Source extract:
----------------
Vocabulary is not only important in business, in work, and in our health care; it is also imperative in our personal relationships. Words are the puzzle pieces that we use to convey our thoughts and ideas, share important information, show our understanding of others, and help us grow relationships with family and friends. A strong vocabulary can help foster a healthy life. 


What Are the Different Types of Vocabulary?

Have you ever wondered what’s holding your students back? Low receptive vocabulary plays a huge role in poor reading comprehension in Grades 2-12 and continues to plague adults in their personal lives and in the workplace. 

Reading Vocabulary

A person's reading vocabulary is all the words they recognize and understand when reading. This class of vocabulary is generally the most abundant, as new words are more commonly encountered when reading than when listening.

Listening Vocabulary

A person's listening vocabulary comprises the words recognized and understood when listening to speech. Cues such as the speaker's tone and gestures, the topic of discussion, and the conversation's social context may convey the meaning of an unfamiliar word.
----------------
Data extract:
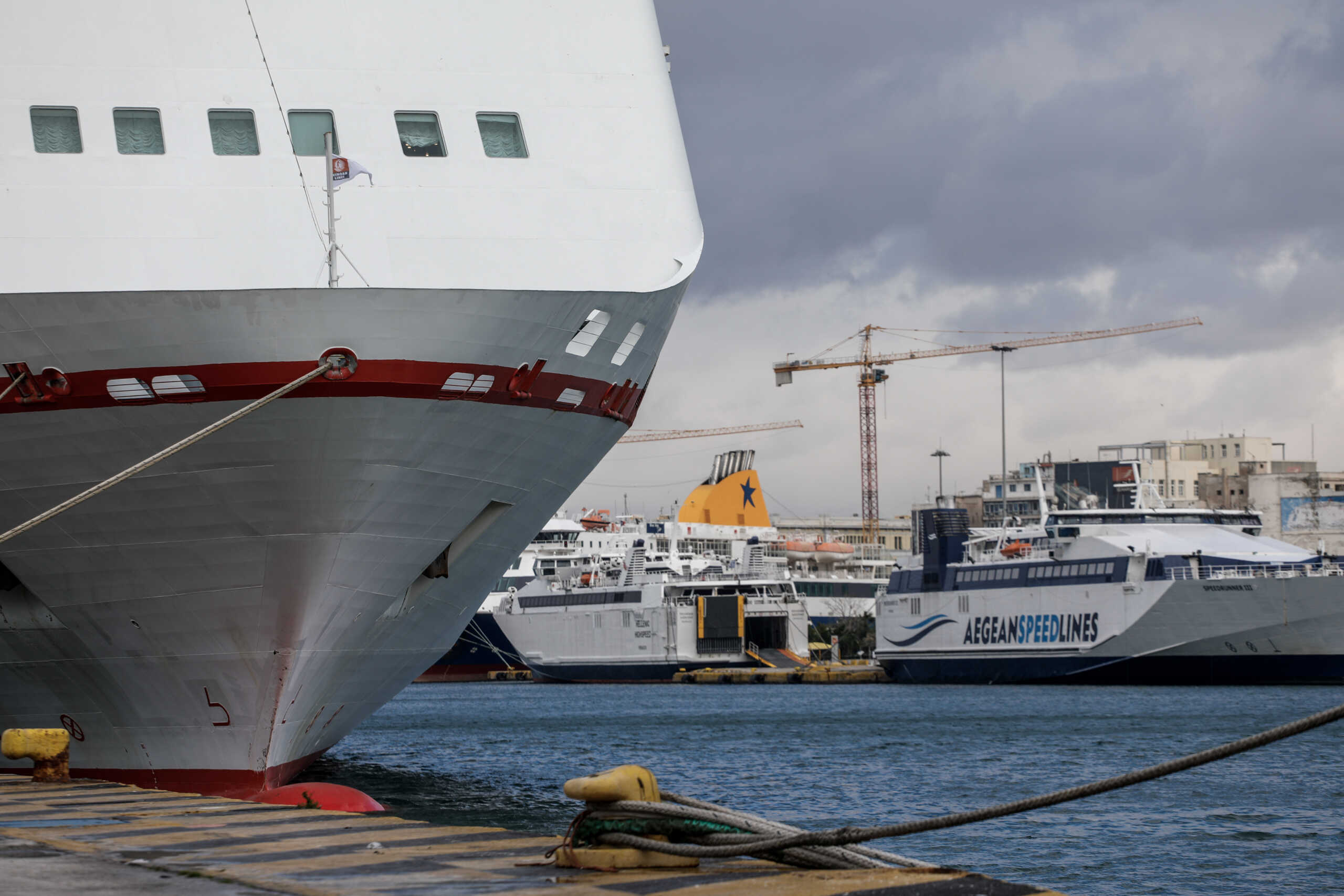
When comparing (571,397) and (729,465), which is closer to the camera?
----------------
To be done:
• A. Can you duplicate the vocabulary passage word for word from "Listening Vocabulary" up to and including "an unfamiliar word."?
• B. Can you pick up the passage on types of vocabulary after its last sentence and continue it?

Outputs in order:
• A.
Listening Vocabulary

A person's listening vocabulary comprises the words recognized and understood when listening to speech. Cues such as the speaker's tone and gestures, the topic of discussion, and the conversation's social context may convey the meaning of an unfamiliar word.

• B.
Speaking Vocabulary

A person's speaking vocabulary comprises the words used in speech and is generally a subset of the listening vocabulary. Due to the spontaneous nature of speech, words are often misused slightly and unintentionally, but facial expressions and tone of voice can compensate for this misuse.

Writing Vocabulary

The written word appears in registers as different as formal essays and informal social media feeds. While many written words rarely appear in speech, a person's written vocabulary is generally limited by preference and context: a writer may prefer one synonym over another, and they will be unlikely to use technical vocabulary relating to a subject in which they have no interest or knowledge.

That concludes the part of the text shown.